Two statistically validated interstitial cystitis (IC) symptom instruments have been used in clinical research. In this study we report what is to our knowledge the first direct comparison of the University of Wisconsin Symptom Instrument (UWI) with the O'Leary-Sant instruments, that is the IC Symptom Index (ICSI) and IC Problem Index (ICPI).

MATERIALS AND METHODS:

A convenience sampling of 107 patients with IC evaluated at the urology clinic at our institution from March through August 2000 were asked to complete ICSI, ICPI and UWI. The scores were analyzed and graphed.

RESULTS:

Mean ICSI, ICPI and UWI scores +/- SD were 12.6 +/- 4.3, 10.5 +/- 3.8 and 25.5 +/- 10.8, respectively.

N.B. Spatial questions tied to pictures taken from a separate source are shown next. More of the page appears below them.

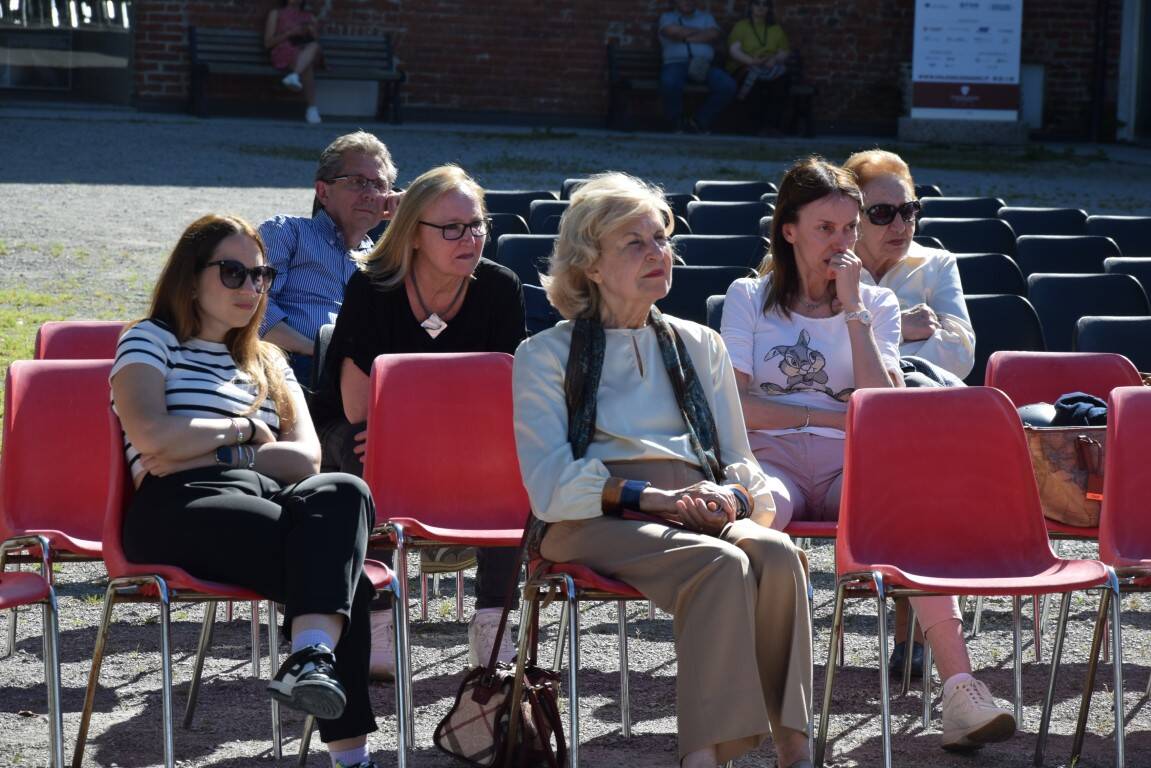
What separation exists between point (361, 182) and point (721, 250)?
2138mm

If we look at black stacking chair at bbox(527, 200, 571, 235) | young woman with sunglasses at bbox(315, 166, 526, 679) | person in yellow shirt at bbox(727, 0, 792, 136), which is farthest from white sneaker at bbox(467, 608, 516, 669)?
person in yellow shirt at bbox(727, 0, 792, 136)

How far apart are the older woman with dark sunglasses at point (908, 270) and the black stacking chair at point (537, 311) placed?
1.21m

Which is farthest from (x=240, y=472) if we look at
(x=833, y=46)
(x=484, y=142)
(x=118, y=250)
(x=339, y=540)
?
(x=833, y=46)

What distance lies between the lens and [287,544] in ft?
12.7

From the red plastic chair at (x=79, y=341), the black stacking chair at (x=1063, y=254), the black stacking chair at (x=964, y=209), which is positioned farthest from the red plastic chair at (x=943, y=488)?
the black stacking chair at (x=964, y=209)

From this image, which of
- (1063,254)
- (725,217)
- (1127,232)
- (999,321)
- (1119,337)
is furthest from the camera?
(1127,232)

UWI and ICSI scores correlated at r = 0.80 (p <0.01) and ICSI/ICPI scores correlated at r = 0.83 (p <0.01). ICSI and ICPI contain 4 symptom-problem pairs. There are relevant differences in the correlation of symptom severity (ICSI question) and its associated problem (ICPI question). The symptom of urgency correlated best with the associated problem (r = 0.84), followed by nocturia (r = 0.82), pain (r = 0.70) and frequency (r = 0.68).

CONCLUSIONS:

The ICSI and UWI symptom instruments correlate strongly in a large population of patients with IC. The data presented will aid in interpreting the literature. A relatively poor correlation between pain symptom-problem pairs in the O'Leary-Sant instruments is probably an artifact of wording. The word pressure appears in ICPI but not in ICSI. We suggest using parallel wording of the pain symptom-problem pair containing the identical phrase, burning, pain, discomfort or pressure, to improve the ICSI/ICPI correlation and more accurately reflect the clinical condition.